§ **Tasks**:
1. In the post on Ghana's slave forts, what goods did Europeans trade?
2. Collect every line of the records that contains the word "concrete", matching case exactly.

§ **Text to read**:

========================================================================

Wednesday 28 March 2012

Forts


Egypt has pyramids and Kenya its wildlife, but Ghana’s best-known icons – the slave forts and castles along the coast – were places of misery and suffering. Not the easiest features with which to market your country.

Given this tricky selling point, tours of these historic buildings are done extremely well. At Cape Coast castle, the most famous slave fort, the visit starts in the museum. This has artefacts from the slave trade – chains, shackles, whips, that sort of thing – as well as interesting details about all the trading that occurred in the Gold Coast.

Europeans traded in guns and powder; they would leave their goods on a beach and return to their ships. At this point the local traders would leave an amount of gold or ivory on the beach, before heading back into the forest. The Europeans would then either accept the trade, or return again and wait for more gold and ivory to be added. This wordless bargaining continued until both sides were happy and would take away the goods.

Other displays detail the extent of the slave trade. The large maps demonstrate just how many countries were involved, but the role of different African tribes, who captured slaves and sold them (usually captives from inter-tribal wars), is also fully acknowledged. The Ashanti people don’t come out of this too well, although, as a Brit, colonial slave forts are not the best places to start pointing fingers.

========================================================================

§ **Records for this exercise**:

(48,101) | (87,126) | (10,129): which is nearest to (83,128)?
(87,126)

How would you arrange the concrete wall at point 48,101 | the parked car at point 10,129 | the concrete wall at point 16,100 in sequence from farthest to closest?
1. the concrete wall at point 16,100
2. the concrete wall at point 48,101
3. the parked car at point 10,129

========================================================================

§ **Answers given**:
1. Guns and powder.

2.
How would you arrange the concrete wall at point 48,101 | the parked car at point 10,129 | the concrete wall at point 16,100 in sequence from farthest to closest?
1. the concrete wall at point 16,100
2. the concrete wall at point 48,101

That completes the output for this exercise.